犀の角で別役作品を観るのも「いかけしごむ」「受付」「部屋」に続いて4作品目。ワークショップにも参加でき嬉しい。
前年の演劇イベント松本FESTAで観た「舞え舞えかたつむり」はまぁまぁなスプラッターで、広田さんならどうするだろう?とは思ってた。結果、完全無血。過去に観劇した作品よりは少なからず動きは多かったものの、凛とした着物美人が日常の延長として、どこか歪んだ境界線の先でくるくると舞う姿が愛おしい。
そして、不思議なことに、一番、愛を感じた。
夫婦についての物語である。前日岸田國士さんの「驟雨」では「まぁまぁ許しなさいよ」ってな雰囲気だったものが、こちらでは容赦ない。というより、その「許せない」を正当化するがごとくの理由がこれでもかと積まれる。そして除かれる。そのうえで残った深淵。
不条理劇として、深淵は深淵のままで十分である。なので、以下は観劇に便乗しての持論展開である。
個人的に「他人が家にいるストレス」は予想外に耐え難たい。正直、職場ですらそれを感じることがある。そして、じわりじわりと蓄積される。許せない自分の心が狭いなと感じるし、敬うべき相手もしくは愛おしい相手にそれを感じるのもなかなかに絶望である。「存在が嫌」。そこまでではなくても、本人も気づかないような些細な積み重ねが大なり小なり生じる可能性はある。そして、人間には「飽き」の機能も存在する。ある時代の男性なら「嫁と畳は…」と悪気なく言えただろうが、社会の秩序やそれに対する責任を考慮すれば、そうそう無邪気にも要られない。敬うべき、愛おしい相手に「飽き」が適用されること自体も絶望である。

■ ■ ■

- [課題一覧]
1. 別役作品の観劇記を3文にまとめてください。
2. 別役作品の観劇記を、最後の文の後から書き継いでください。

- [保存データ]
■ ■ ■

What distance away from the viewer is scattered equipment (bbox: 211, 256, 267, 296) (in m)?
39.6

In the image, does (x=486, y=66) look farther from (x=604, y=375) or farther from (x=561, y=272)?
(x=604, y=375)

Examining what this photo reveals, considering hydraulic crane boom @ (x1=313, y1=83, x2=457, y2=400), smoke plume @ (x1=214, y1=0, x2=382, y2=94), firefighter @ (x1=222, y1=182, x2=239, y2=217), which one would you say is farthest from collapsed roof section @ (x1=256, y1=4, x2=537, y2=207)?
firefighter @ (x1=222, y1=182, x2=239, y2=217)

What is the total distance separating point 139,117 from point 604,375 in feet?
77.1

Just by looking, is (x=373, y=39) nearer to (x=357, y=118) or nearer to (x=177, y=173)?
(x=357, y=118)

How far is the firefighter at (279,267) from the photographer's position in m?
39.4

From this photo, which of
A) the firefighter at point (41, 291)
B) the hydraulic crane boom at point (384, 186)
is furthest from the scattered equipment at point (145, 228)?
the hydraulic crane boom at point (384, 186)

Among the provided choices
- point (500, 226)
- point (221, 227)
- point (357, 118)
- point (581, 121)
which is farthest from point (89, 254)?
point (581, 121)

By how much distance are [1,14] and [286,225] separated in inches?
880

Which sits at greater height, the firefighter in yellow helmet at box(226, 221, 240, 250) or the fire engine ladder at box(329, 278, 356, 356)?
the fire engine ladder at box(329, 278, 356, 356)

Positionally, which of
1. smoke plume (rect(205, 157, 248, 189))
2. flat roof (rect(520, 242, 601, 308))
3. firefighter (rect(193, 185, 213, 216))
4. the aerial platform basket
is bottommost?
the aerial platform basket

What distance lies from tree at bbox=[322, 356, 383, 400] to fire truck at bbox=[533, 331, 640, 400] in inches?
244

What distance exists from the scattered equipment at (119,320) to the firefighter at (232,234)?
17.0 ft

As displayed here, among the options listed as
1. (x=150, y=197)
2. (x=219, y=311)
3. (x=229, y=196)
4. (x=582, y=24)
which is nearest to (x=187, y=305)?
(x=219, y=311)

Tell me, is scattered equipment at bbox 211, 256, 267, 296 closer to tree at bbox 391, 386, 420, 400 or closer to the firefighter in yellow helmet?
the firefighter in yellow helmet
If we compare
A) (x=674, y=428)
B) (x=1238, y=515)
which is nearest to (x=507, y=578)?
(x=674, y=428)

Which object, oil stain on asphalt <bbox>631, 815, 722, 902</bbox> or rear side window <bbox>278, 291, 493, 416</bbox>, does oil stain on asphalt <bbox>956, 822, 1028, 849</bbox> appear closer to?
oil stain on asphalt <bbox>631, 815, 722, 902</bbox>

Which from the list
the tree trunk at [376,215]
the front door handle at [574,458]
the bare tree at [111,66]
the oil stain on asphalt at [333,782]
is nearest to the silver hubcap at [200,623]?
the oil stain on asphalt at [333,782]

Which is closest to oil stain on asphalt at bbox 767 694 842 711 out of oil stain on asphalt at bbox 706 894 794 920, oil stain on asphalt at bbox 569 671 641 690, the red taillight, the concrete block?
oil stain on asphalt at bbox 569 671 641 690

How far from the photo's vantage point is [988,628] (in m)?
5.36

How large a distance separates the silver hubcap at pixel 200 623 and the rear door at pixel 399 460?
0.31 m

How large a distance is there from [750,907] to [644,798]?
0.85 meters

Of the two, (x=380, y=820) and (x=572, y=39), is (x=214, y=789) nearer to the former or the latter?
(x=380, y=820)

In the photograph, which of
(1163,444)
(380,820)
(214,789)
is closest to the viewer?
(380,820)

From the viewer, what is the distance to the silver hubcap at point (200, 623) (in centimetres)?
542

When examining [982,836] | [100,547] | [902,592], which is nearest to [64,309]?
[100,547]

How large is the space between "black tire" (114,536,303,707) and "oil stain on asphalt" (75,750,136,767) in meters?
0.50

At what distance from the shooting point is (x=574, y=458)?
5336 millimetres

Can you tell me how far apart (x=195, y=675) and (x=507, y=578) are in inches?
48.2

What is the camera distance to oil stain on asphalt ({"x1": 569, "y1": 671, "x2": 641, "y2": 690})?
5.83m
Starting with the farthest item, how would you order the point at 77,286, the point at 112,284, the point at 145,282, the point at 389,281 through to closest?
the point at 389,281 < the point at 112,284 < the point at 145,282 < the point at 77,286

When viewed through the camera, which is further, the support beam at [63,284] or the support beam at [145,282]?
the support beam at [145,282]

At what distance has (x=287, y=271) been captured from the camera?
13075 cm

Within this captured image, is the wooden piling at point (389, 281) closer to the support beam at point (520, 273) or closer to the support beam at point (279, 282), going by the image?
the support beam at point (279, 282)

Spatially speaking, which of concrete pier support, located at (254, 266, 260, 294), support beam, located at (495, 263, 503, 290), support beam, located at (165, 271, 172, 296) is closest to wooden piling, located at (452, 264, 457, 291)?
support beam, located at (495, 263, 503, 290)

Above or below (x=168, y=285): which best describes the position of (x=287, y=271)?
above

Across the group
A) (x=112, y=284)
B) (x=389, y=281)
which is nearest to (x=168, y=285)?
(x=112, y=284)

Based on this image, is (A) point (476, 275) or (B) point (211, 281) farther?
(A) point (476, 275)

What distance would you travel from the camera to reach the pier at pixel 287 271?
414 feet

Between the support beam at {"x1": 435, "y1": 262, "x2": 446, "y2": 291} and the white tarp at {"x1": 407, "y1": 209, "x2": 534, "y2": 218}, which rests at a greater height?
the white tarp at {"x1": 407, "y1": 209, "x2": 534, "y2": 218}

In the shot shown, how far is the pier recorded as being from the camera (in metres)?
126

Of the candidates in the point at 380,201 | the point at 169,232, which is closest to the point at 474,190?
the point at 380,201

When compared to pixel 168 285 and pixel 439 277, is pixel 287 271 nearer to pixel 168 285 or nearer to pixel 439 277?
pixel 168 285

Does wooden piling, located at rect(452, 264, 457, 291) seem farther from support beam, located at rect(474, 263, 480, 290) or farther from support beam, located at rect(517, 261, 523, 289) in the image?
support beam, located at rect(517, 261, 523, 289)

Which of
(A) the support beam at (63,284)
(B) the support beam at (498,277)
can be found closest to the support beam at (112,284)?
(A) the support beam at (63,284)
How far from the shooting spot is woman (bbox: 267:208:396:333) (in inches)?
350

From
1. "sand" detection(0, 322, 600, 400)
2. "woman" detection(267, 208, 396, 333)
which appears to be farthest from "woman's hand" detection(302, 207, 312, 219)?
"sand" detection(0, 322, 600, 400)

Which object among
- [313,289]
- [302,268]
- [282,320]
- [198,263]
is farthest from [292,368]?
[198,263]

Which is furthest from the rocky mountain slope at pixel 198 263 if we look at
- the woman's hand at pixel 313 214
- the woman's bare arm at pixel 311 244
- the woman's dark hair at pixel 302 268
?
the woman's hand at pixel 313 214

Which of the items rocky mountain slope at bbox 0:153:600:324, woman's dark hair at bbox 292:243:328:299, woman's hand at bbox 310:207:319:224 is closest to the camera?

■ ■ ■

- [解答]
1. 犀の角で4作品目となる別役作品を観た筆者は、前年の松本FESTAで観たスプラッター気味の「舞え舞えかたつむり」とは違い、今回の舞台が完全無血で、凛とした着物美人が舞う姿を愛おしく思い、一番愛を感じたと述べている。作品は夫婦の物語で、前日に観た岸田國士の「驟雨」とは異なり容赦がなく、「許せない」を正当化するような理由が積まれては除かれ、そのうえで深淵が残る。筆者はそこから持論として、他人が家にいるストレスや人間の「飽き」が敬うべき相手や愛おしい相手に向けられること自体が絶望だと述べている。

2.
自分の狭量さもしくは不道徳さ、「人でなし」ぐあいを正当化するため、無意識に相手を下げることもある。ただでさえ欠点が目に付くし、頭の中で誇張されたりもする。それでもその正当化は自己を守るために必要なものであり、婚姻関係の継続にもつながる。「人」でいられる。一時しのぎとしての愚痴や夫婦喧嘩がガス抜きになり発散になる。そうして、時間が経過していくうちに互いの成長や変化、そして「情」が生まれる…だから「犬も食わん」となる。旦那デスノートは時として深刻だが、根底にあるのはそれなんじゃないかとは思う。
一方で、正当化の基準にも個人差はある。「新婚旅行で初夜も果たさず、置き去りにされた」も「まぁまぁ」とされる世の中で些細な事を訴えたところで、「まぁまぁ」と言われるのは目に見える。当時の新聞やテレビという存在の現れは、閉じたコミュニティーの外の価値観を目にする機会が増えたことにもなる。そして、今、我々がいるSNS時代では、それがより広がり、双方向にもなっている。それはガス抜きの手数を増やすことにもなるが、「まぁまぁ」の数も増えることになる。
ガス抜きにならぬ。そして、紛れもなくガスはある。ガスが凶行を起こす。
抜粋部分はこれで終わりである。